通常、操作PCやコンソールからの信号が途絶えると、照明は即座に消灯してしまいます。
しかしLumiNode 4には、直前の信号を保持する機能が備わっています。

通信に不具合が起きても、照明は消えることなく、直前の明るさや色をキープします。

このわずかな猶予があることで、お客様にトラブルを気づかせることなく、安全にシステムを復旧させることが可能になります。

【進化するインフラ】ネットワーク二重化へのロードマップ

照明の司令塔から各機材へ信号を届ける「ネットワーク」の安定性も、重要なポイントです。

当スタジオでは、信頼性の高いスイッチングハブLuminex社の「GigaCore」を軸としたネットワークを構築しています。

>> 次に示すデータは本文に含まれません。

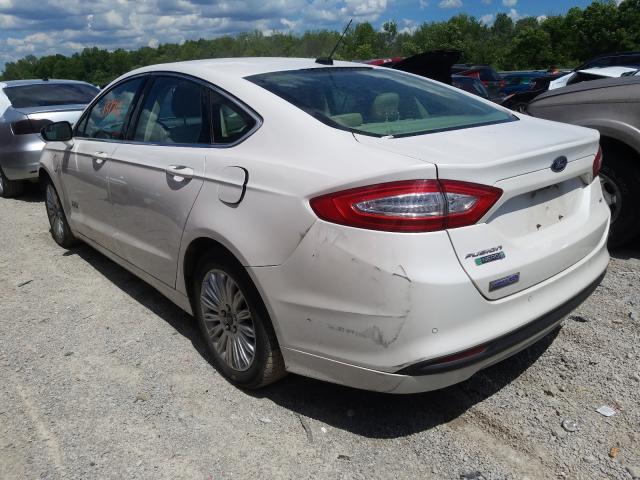 3FA6P0PU4DR332081  ford  2013 IMG 2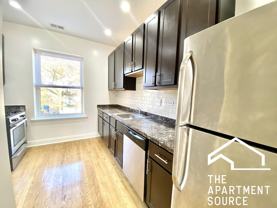 1010 W Sunnyside Ave #3 - Photo 1 of 1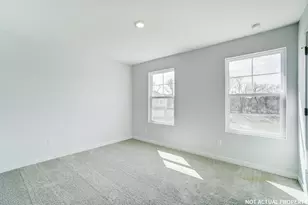 450 Jaret Way, Washington Court House, OH 43160 - Photo 20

現在、GigaCoreを2台体制にするアップデートを計画しています。
1台のハブが故障しても、もう1台が即座に通信を維持します。

スイッチングハブ「GigaCore」

2台のGigaCoreによる「機器の冗長化」を計画中

GigaCoreを2台にし、さらなる冗長化を計画中

現状の1台運用では、万が一ハブ本体にトラブルが起きた際に物理的なケーブル差し替え作業が発生する可能性が残っています。

前述のLumiNodeの設定により暗転という最悪の事態は回避できるよう設計されていますが、「より安全に、より確実に」運用できるシステムを追求し、インフラのさらなる強化を計画しています。

物理的な断線に強い「リングトポロジー」の採用

あわせて、LumiNodeの配線についても、複数の機器を輪のように繋ぐ「リングトポロジー」への移行を計画しています。

これにより、万が一ケーブルが1本断線したとしても、信号が逆回りのルートを通って各機材に届き続けます。

機器本体の故障だけでなく、現場で起こりうる物理的な事故に対しても、二重の防御線を張ることで「絶対に止めない」スタジオへと進化し続けています。

お客様の「笑顔」と「感動」を創造するために

私たちが徹底して「絶対に止めない」にこだわる理由。それは、GMOインターネットグループのフィロソフィーである*「お客様の『笑顔』『感動』を創造する」という誓いがあるからです。

最先端の機材を揃え、目に見えないバックアップシステムを張り巡らせるのは、単なる技術的な追求ではありません。

みなさまが「もしトラブルが起きたらどうしよう」という不安から解放され、本番のパフォーマンスに100%集中できる環境を作ること。

そして、その先にいる視聴者の皆様に、最高の「感動」を届けること。

「絶対に止まらない」という確かな安心こそが、最高の笑顔を生むための基盤になると私は信じています。